Add the heavy cream and stir well to combine. We recommend using heavy cooking or whipping cream, but you can use 15 percent cooking cream or even half-and-half if that’s all you have. Just don’t use regular milk and expect the same results — the soup really needs the fattiness of the cream to bind and not split.
Taste the soup and add salt and pepper, as needed. You may want to add more chili flakes, if your sausage wasn’t spicy enough.
Serve zuppa tuscana with parmesan and chili flakes
Happy days! Your copycat zuppa tuscana is done cooking in the Instant Pot, and in a fraction of time it would have taken you to cook it in a regular pot, or even place an order with Olive Garden, and then wait to get it.
Pour the zuppa tuscana into large bowls, distributing enough pieces of Italian sausage per bowl, so no one feels left out. Top zuppa tuscana with a heavy sprinkling of grated parmesan cheese sprinkled on top and additional chili flakes, to taste. Serve immediately, with that Olive Garden salad you made earlier, and a big, bold glass of Italian red.
Zuppa toscana will keep up to five days in a well sealed container in the fridge. Just hold off on adding the parmesan and additional chili flakes until you’re serving it.
There’s no need to visit Olive Garden when you can create their flavorful Zuppa Toscana soup at home. The recipe pairs perfectly with salad and glass of wine.
- 6 slices of bacon (about 6 oz or 170 g)
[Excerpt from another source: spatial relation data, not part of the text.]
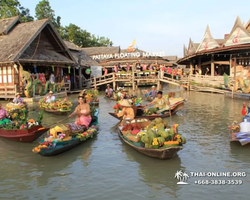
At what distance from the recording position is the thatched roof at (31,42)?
19.9 m

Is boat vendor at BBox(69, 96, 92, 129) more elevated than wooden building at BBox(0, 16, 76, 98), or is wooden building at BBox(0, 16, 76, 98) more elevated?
wooden building at BBox(0, 16, 76, 98)

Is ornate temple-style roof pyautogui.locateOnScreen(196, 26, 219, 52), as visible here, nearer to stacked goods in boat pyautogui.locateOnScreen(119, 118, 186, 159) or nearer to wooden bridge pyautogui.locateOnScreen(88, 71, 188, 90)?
wooden bridge pyautogui.locateOnScreen(88, 71, 188, 90)

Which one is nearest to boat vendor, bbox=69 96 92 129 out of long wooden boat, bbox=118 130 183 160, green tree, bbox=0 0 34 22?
long wooden boat, bbox=118 130 183 160

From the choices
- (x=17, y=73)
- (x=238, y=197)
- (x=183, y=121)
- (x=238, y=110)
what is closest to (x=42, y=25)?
(x=17, y=73)

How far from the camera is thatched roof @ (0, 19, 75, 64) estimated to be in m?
19.9

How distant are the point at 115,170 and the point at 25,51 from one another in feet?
53.9

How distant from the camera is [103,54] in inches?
1660

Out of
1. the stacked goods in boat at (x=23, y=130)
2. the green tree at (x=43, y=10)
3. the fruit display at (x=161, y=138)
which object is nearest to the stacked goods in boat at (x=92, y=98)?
the stacked goods in boat at (x=23, y=130)

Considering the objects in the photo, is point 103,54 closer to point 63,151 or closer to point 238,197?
point 63,151

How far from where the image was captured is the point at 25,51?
20.8 meters

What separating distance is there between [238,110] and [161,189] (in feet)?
37.3

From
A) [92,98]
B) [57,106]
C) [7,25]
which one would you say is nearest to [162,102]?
[57,106]

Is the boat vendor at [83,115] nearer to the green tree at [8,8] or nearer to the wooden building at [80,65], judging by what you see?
the wooden building at [80,65]

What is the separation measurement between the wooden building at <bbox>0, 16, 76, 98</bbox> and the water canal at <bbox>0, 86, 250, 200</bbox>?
11.2m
- – 5-6 hot Italian sausages (500g or 1lb)
- – 1 onion
- – 4 cloves of garlic
- – 1 teaspoon oregano
- – 4 potatoes
- – 6 cups chicken broth (1.5 litres)
- – ½ teaspoon chilli flakes
- – ½ teaspoon salt
- – ¼ teaspoon pepper
- – ½ bunch kale
- – 1 cup heavy cream
- – salt and pepper, to taste
- grated parmesan, for serving
- Cut bacon into small cubes. Dice sausage into bite-sized pieces. Finely dice onion. Mince garlic. Cube potatoes. Tear kale into small pieces, discarding stems.
- Set Instant Pot to sauté function. Add chopped bacon and cook until browned and crispy, stirring occasionally, about 5 minutes. Remove from the pot and set aside. Wipe some of the remaining grease with a paper towel.
- Add Italian sausage to the pot. Sauté, breaking it apart with a wooden spoon, until it has browned around the edges and is cooked through. About 5 minutes. Remove from the pot and set aside.
- Add onion and sauté until translucent, 5 minutes. Add garlic and oregano and sauté another minute.
- Add potatoes and chicken broth. Return bacon and sausage to the pot. Season with chili flakes, salt, and pepper. Close lid. Select pressure cook on the manual setting, and set pressure to high. Set time for 5 minutes. At the end of the cooking cycle, perform a quick release according to manufacturer’s instructions.
- Add in kale and stir until it’s all wilted. Add cream and stir well to combine. Taste and add salt and pepper, as needed.
- Serve with parmesan cheese sprinkled on top.